PRIMARY LESION - high [HCO3−] which may be due to
(a) exogenous ingestion or infusion, or
(b)to endogenous production as a consequence of H+ loss.
COMPENSATION
- A high plasma [HCO3−] results in a high pH which suppresses respiration and consequently retention of carbon dioxide and a high Pco2.
The high Pco2 returns the pH towards normal but rarely to normal
metabolic alkalosis - CAUSES/PATHOPHYSIOLOGY
Excessive bicarbonate generation reflects 2 basic causes:
(1) Increased exogenous bicarbonate, and
(2) Loss of hydrogen ions which results in generation of bicarbonate by the body.
A. Increased exogenous bicarbonate
Oral/intravenous bicarbonate
Antacid therapy, e.g. magnesium carbonate
Organic acid salts, eg, lactate, acetate, citrate
B. Loss of hydrogen ions
Gastrointestinal tract losses:
Stomach: vomiting, gastric suction
Bowel: chloride diarrhoea
Kidney losses: Diuretic therapy, Mineralocorticoid excess
metabolic alkalosis - CLINICAL EFFECTS
- Tetany: The major effect of alkalosis is enhanced binding of calcium ions (Ca2+) to protein.

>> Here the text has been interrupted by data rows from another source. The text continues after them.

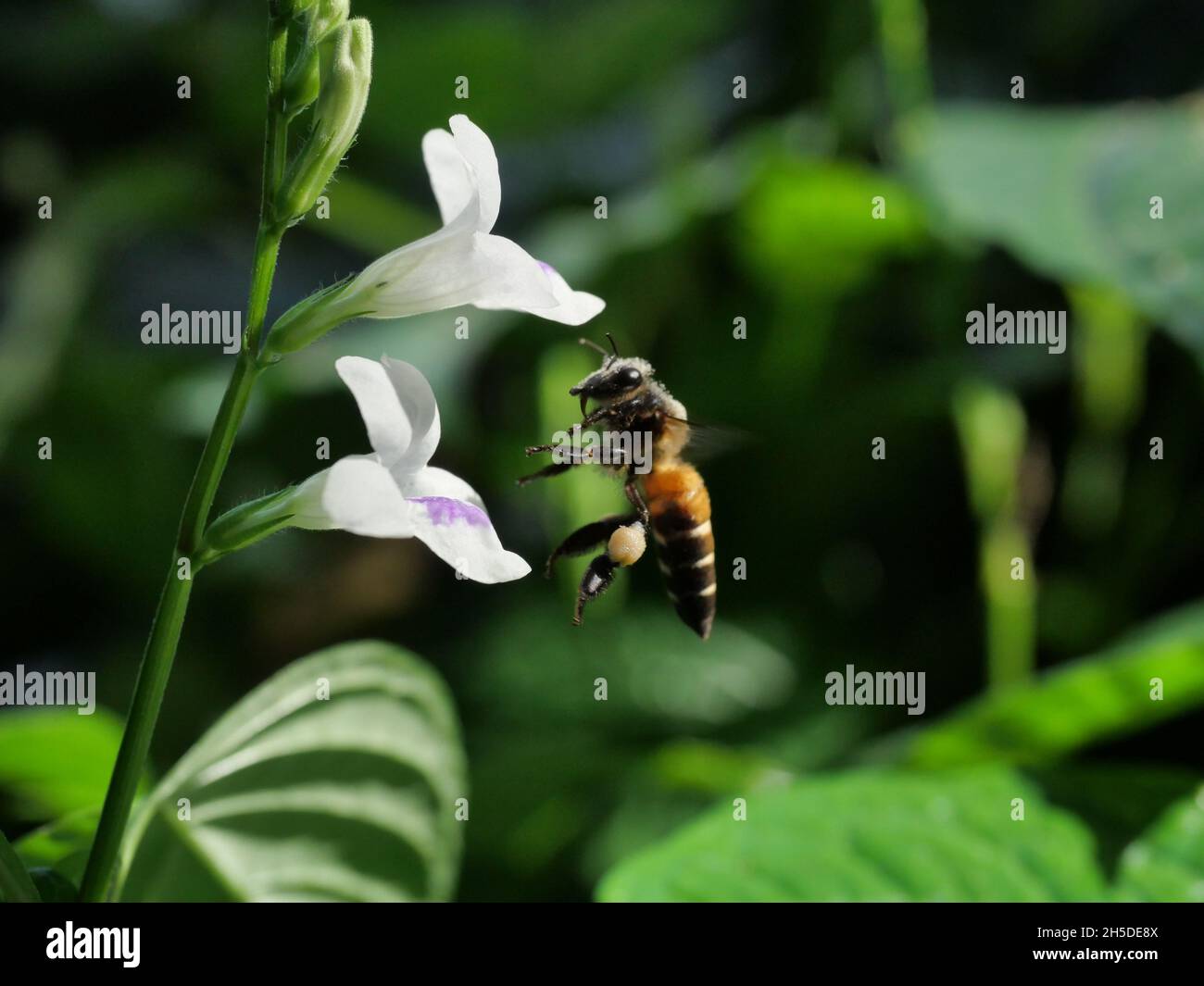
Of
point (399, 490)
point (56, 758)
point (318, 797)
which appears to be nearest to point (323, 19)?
point (399, 490)

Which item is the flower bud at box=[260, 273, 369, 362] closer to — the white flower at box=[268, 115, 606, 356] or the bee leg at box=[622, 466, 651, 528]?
the white flower at box=[268, 115, 606, 356]

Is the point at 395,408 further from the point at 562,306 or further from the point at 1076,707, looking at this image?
the point at 1076,707

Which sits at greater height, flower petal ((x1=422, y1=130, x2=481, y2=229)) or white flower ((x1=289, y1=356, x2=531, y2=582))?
flower petal ((x1=422, y1=130, x2=481, y2=229))

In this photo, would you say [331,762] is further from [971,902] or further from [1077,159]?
[1077,159]

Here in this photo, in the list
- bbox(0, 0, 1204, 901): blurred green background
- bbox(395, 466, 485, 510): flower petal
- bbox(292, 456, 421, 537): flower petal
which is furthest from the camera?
bbox(0, 0, 1204, 901): blurred green background

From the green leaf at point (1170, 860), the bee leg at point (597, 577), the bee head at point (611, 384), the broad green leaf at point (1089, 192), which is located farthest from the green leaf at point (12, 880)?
the broad green leaf at point (1089, 192)

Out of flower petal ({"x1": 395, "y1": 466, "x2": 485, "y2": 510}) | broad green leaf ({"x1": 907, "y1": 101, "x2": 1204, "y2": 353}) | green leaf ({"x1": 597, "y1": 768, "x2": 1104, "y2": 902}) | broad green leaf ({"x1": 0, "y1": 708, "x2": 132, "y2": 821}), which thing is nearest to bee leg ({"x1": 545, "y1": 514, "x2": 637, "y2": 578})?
flower petal ({"x1": 395, "y1": 466, "x2": 485, "y2": 510})
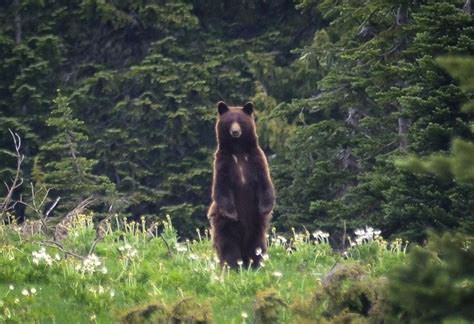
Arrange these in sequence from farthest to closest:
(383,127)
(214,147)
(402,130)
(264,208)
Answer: (214,147), (383,127), (402,130), (264,208)

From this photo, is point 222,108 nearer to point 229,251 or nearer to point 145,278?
point 229,251

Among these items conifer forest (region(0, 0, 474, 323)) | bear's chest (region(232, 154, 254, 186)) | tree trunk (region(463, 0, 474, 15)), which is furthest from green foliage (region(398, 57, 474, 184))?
tree trunk (region(463, 0, 474, 15))

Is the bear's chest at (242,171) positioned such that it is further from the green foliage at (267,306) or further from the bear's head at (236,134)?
the green foliage at (267,306)

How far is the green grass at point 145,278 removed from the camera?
27.8ft

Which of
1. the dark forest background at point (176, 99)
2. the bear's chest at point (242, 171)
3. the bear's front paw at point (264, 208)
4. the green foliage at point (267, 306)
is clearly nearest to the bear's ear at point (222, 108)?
the bear's chest at point (242, 171)

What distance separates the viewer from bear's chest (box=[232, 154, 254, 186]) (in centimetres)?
1143

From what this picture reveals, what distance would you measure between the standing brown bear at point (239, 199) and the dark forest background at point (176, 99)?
5943 mm

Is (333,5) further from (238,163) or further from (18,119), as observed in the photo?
(18,119)

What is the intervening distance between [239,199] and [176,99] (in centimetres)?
1531

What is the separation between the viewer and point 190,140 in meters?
27.1

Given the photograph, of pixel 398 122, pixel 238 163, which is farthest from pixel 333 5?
pixel 238 163

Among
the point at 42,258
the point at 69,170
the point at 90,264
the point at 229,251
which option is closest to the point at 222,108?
the point at 229,251

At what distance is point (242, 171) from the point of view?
11.5 m

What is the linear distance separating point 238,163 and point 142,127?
16.0 meters
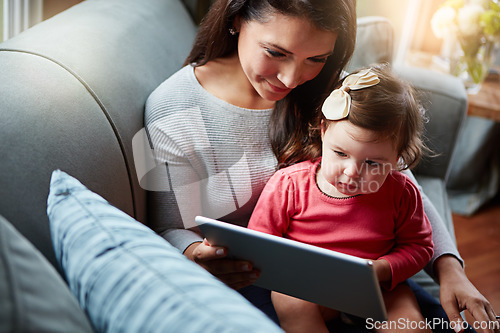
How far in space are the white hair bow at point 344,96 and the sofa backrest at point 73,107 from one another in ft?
1.45

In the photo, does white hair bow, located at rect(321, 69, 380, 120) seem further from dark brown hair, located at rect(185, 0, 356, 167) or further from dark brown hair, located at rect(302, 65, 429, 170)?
dark brown hair, located at rect(185, 0, 356, 167)

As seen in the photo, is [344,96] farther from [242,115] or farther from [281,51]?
[242,115]

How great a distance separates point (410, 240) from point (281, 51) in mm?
525

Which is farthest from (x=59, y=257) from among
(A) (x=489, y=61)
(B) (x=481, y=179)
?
(B) (x=481, y=179)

The lowered ionised calcium results in increased neuromuscular activity and the characteristic Chvostek and Trousseau signs may occur.

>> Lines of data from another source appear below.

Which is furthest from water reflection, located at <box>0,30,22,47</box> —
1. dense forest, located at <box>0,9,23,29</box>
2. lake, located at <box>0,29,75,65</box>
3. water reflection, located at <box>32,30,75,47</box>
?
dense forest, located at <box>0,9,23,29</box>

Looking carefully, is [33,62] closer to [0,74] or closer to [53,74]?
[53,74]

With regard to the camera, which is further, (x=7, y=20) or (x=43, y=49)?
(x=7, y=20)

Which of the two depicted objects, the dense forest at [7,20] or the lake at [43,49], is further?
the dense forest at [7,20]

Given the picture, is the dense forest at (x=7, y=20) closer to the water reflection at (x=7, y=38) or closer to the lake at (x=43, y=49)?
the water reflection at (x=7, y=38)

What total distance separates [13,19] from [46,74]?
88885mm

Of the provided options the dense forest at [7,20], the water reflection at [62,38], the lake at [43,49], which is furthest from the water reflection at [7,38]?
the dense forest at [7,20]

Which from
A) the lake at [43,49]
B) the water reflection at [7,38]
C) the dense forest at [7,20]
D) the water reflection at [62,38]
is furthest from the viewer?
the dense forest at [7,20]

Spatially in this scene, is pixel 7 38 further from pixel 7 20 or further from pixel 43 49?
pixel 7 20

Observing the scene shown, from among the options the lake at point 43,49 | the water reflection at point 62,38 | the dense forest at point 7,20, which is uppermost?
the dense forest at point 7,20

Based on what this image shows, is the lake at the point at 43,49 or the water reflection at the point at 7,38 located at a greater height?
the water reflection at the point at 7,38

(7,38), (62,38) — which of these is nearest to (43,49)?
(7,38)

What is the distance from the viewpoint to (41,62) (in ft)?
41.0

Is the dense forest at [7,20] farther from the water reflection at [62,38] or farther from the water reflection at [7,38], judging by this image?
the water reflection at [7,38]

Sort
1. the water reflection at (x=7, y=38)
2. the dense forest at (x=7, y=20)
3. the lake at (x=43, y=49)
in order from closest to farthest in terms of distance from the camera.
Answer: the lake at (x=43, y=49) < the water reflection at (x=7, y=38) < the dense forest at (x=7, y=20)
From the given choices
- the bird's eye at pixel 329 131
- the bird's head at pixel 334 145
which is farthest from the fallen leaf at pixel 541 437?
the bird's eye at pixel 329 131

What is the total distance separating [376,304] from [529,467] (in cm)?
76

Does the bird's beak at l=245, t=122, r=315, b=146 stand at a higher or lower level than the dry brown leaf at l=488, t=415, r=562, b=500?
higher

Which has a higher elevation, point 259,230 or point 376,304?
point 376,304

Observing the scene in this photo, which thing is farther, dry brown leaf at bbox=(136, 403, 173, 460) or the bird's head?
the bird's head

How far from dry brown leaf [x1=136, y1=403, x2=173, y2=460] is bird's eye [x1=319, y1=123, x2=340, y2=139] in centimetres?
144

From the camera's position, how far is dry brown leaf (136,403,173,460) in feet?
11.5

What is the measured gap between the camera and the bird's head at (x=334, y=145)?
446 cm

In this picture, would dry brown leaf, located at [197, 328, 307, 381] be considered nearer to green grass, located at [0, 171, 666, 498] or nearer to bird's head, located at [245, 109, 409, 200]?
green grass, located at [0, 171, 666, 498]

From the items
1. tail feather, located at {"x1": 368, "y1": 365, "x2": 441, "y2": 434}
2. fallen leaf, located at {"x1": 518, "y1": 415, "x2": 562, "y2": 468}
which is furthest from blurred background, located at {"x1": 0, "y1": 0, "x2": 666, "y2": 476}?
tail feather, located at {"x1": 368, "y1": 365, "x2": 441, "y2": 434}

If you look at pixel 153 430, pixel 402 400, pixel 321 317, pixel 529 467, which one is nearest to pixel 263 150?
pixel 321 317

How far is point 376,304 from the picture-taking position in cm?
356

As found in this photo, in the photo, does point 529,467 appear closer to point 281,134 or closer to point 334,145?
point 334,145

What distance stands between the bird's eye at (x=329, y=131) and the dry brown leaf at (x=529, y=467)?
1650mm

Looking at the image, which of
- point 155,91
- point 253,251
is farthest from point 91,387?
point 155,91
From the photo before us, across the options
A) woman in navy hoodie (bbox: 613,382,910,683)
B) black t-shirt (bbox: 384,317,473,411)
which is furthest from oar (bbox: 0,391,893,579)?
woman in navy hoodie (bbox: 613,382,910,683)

Other clinical effects of metabolic alkalosis are: - Hypokalaemia, due to decreased distal tubular hydrogen ion secretion (increased renal potassium excretion and uptake of potassium ions by the cells in exchange for cellular hydrogen ions). In turn hypokalaemia worsens and prolongs the alkalosis.
- Increased renal calcium reabsorption
- Enhanced glycolysis (stimulation of phosphofructokinase by a high intracellular pH)
metabolic alkalosis - TREATMENT
- Treat the primary cause.
- Treat any dehydration and hypochloraemia which are present with normal saline (NaCl).
- Treat any hypokalaemia present with KCl.
metabolic alkalosis - INVESTIGATION
A clinical and drug history and physical examination may reveal the cause of the metabolic alkalosis.
Useful laboratory investigations include:
● arterial blood gases
● plasma Na+, K+, Cl –, Mg2+
● urea and creatinine
● spot urine [Cl –] <20 mmol/L suggests the saline-responsive form (volume depletion or contraction) of metabolic alkalosis, and >20 mmol/L the saline-non- responsive form.
Other tests are indicated according to the clinical situation, e.g., if primary hyperaldosteronism (Conn’s syndrome) or Cushing’s syndrome is suspected.